When to Use the Microservices Distributed Tracing Pattern in Java
- When multiple services form a single user request path and debugging failures requires visibility across service boundaries.
- When monitoring or diagnosing performance bottlenecks is critical in a multi-service environment.
- When correlation of logs and metrics from independent services is needed to understand overall system health.
Microservices Distributed Tracing Pattern Java Tutorials
- Spring Boot - Tracing (Spring)
- Reactive Observability (Spring Academy)
- Spring Cloud – Tracing Services with Zipkin (Baeldung)
Real-World Applications of Microservices Distributed Tracing Pattern in Java
- OpenTelemetry for tracing instrumentation in Java services.

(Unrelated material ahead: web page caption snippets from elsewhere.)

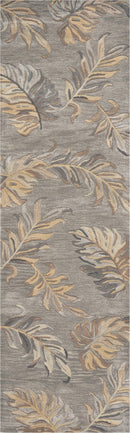 Rugs Runner Rugs - 2'3" x 8' Runner Wool Grey Area Rug HomeRoots
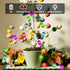 50LED 16ft 3D Aogist Easter Egg Fairy Lights - Super Bright Egg String Light Battery Operated Decor for Indoor/Outdoor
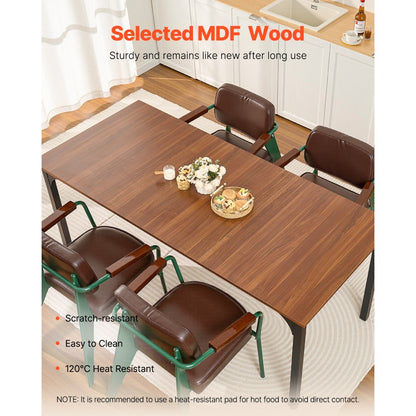 SR245385 - 71in MDF Dining Table for 6-8, Elegant & Space-Saving
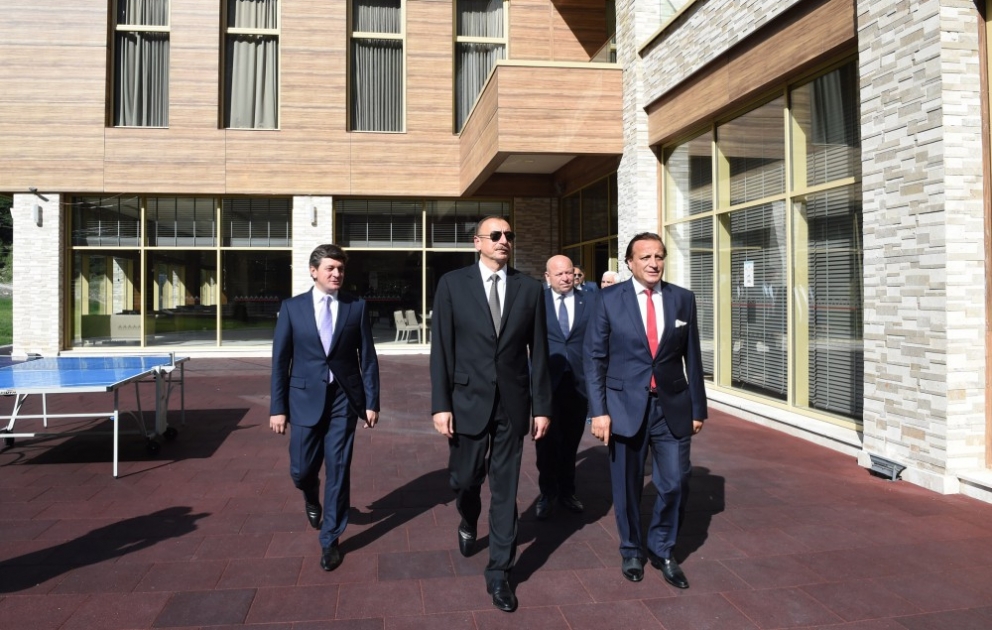 Presıdent Ilham Aliyev attended opening of “Qafqaz Tufandağ Mountain Resort” in Qabala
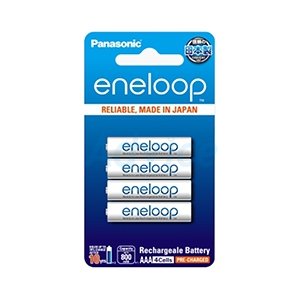 ถ่าน PANASONIC Rechargeable Eneloop AAA (4ก้อน/แพ็ค)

- Spring Cloud Sleuth for automatic tracing in Spring Boot microservices.
- Jaeger and Zipkin for collecting and visualizing distributed traces in Java-based systems.
Benefits and Trade-offs of Microservices Distributed Tracing Pattern
Benefits:
- Centralized insight into request paths across services, reducing time to diagnose issues.
- Improved observability enables proactive identification of system bottlenecks.
- Aids in debugging and troubleshooting complex systems.
Trade-offs:
- Adds overhead to each request due to tracing data.
- Requires additional infrastructure (e.g., Zipkin, Jaeger) for collecting and visualizing traces.
- Can become complex to manage in large-scale systems.
Related Java Design Patterns
- API Gateway Microservice: Acts as an entry point to microservices and can propagate trace information to downstream services.
- Circuit Breaker: Distributed tracing can be used alongside the Circuit Breaker pattern to monitor and handle failures gracefully, preventing cascading failures in microservices.
- Log Aggregation Microservice: Distributed tracing works well in conjunction with log aggregation to provide comprehensive observability and troubleshooting capabilities.
- Saga: Orchestrates distributed transactions, which benefit from trace identifiers to correlate steps across services.